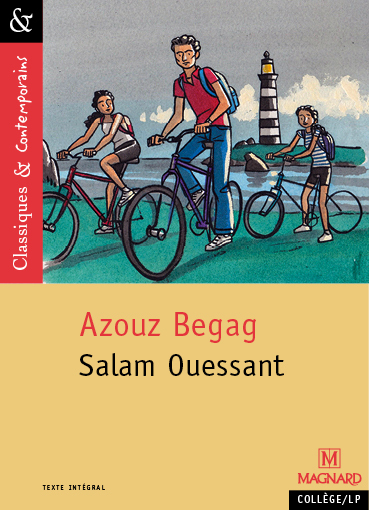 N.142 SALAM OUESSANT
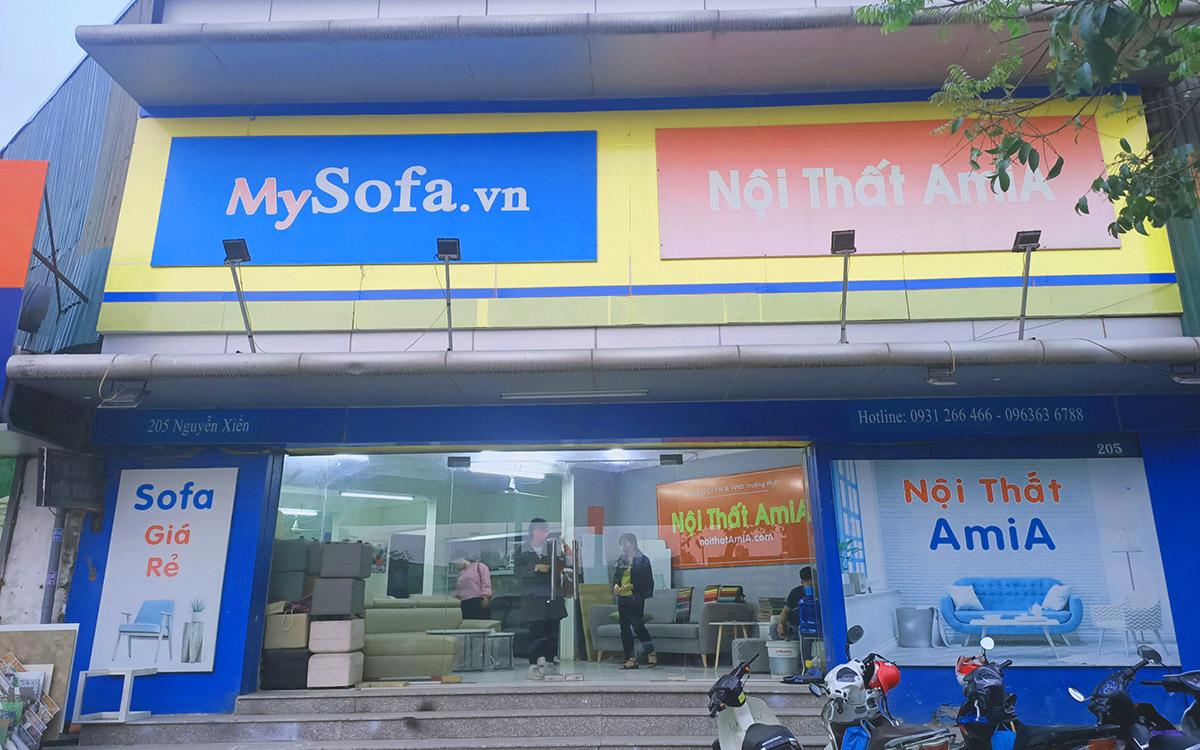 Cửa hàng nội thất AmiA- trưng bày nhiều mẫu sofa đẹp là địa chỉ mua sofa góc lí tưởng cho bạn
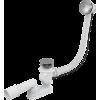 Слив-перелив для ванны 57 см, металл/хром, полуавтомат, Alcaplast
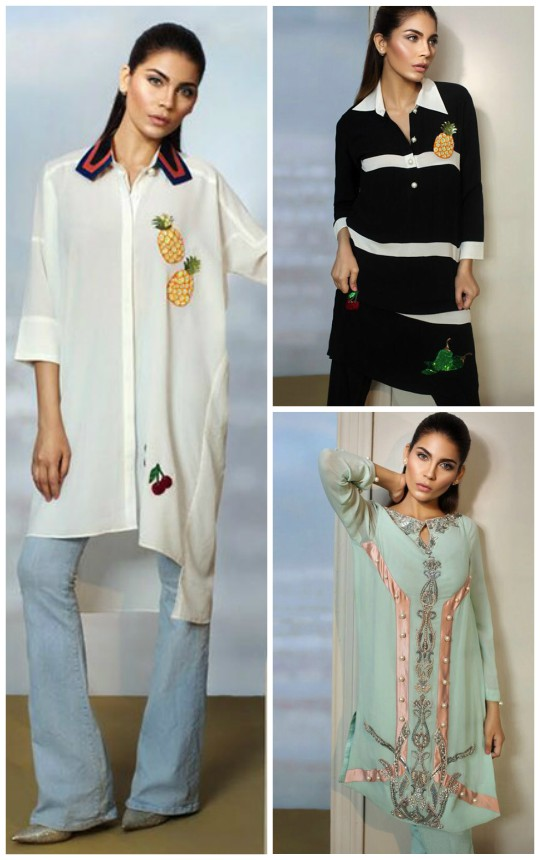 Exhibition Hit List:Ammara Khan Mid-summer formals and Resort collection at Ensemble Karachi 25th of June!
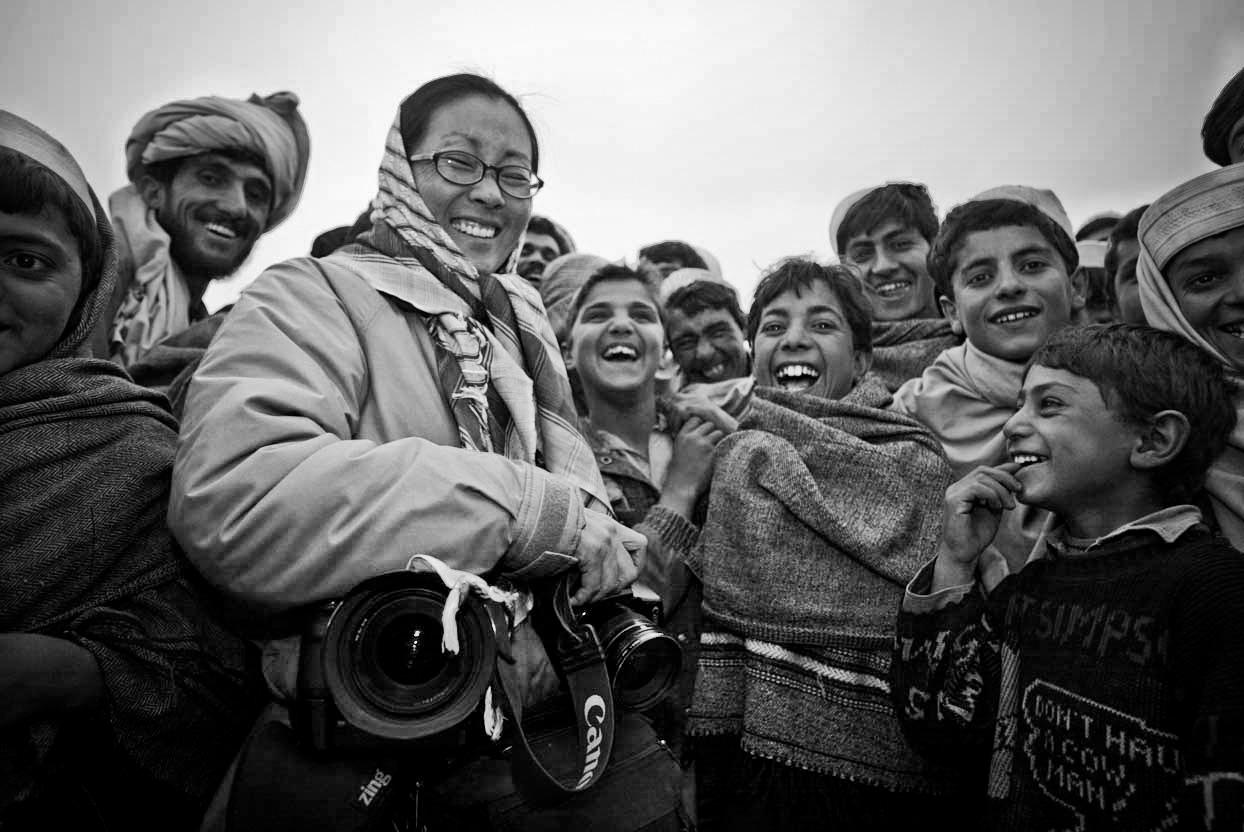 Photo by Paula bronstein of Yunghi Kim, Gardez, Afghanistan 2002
+ + + +
Work required :: Restrict the output to the lines from the one with "Exhibition Hit List:Ammara" through the last line of the material above. Print them exactly, leaving out every picture.

Exercise response ::
 Exhibition Hit List:Ammara Khan Mid-summer formals and Resort collection at Ensemble Karachi 25th of June!
 Photo by Paula bronstein of Yunghi Kim, Gardez, Afghanistan 2002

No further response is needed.